The Favourite’s period details are facetious. A ballroom scene of a remorseless Sarah, Vogue-dancing at a court ball, encourages both hipness and derision. Lanthimos and his screenwriters Deborah Davis and Tony McNamara enjoy depicting British history with contumely. Their Kubrickian coldness comes from haughtiness and contempt: Abigail is introduced in a scene of public lewdness then trips out of a carriage into manure; Anne’s midlife caricature features her bizarre mothering of pet rabbits; Sarah gets tricked into an abduction that leaves her hideously scarred yet still vengeful.

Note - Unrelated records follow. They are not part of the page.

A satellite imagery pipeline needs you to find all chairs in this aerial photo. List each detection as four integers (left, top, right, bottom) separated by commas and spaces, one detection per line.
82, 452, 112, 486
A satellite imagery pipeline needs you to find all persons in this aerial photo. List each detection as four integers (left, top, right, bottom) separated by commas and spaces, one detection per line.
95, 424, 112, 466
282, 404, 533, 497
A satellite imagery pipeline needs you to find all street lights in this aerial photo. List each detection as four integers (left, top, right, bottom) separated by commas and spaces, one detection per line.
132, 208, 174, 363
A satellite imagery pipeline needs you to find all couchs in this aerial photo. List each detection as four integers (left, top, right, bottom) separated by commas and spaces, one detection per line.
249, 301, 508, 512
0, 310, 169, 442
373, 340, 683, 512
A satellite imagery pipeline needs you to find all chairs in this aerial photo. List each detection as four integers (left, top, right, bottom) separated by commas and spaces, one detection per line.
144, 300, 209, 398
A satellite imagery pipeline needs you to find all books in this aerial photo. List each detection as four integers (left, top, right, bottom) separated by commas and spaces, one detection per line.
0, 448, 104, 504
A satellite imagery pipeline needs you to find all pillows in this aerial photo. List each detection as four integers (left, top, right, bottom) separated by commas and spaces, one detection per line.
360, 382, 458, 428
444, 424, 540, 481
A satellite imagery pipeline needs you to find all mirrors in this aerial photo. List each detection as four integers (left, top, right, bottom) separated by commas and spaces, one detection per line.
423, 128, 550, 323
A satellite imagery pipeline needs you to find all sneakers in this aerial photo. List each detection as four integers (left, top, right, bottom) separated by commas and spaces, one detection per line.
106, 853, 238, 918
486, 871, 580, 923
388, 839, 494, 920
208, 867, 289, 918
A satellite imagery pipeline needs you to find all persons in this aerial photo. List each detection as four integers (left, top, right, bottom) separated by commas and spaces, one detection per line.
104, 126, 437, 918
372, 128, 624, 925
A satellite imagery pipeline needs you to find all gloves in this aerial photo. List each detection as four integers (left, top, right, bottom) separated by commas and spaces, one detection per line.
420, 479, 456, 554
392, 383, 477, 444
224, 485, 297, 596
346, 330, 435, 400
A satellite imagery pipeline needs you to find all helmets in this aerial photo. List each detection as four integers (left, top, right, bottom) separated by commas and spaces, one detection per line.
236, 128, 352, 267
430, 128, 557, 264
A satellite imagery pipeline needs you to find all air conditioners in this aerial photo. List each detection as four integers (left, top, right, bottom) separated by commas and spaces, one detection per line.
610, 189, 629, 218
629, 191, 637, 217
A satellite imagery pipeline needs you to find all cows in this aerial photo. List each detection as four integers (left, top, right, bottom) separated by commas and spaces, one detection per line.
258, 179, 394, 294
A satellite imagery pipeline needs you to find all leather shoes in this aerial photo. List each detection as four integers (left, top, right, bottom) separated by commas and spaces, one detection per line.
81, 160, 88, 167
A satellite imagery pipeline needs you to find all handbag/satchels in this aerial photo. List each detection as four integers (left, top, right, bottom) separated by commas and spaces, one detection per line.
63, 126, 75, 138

This sick parody of political ambition suggests a Vice Media version of a corrupted Merchant Ivory film — Anglophilia that is fascinated by the worst of British eccentricity. A reference to Jonathan Swift’s newspaper is rather inapposite for this kind of vulgar, inhumane satire; it’s conceived to lower political awareness and merely laugh at debauchery. The actresses’ show-off performances range from skilled to hostile to bratty, although Colman imitates a stroke victim’s pathos and bawdiness convincingly. Judi Dench might approve.

The Favourite is the opposite of a zany romp; it’s berserk Restoration farce (if anyone remembers what that is), and yet we’re meant to enjoy all the repellent skullduggery. Does gloating over comic sickness and melodramatic evil heal our current political and moral crises? Or is Lanthimos just an art-movie perv?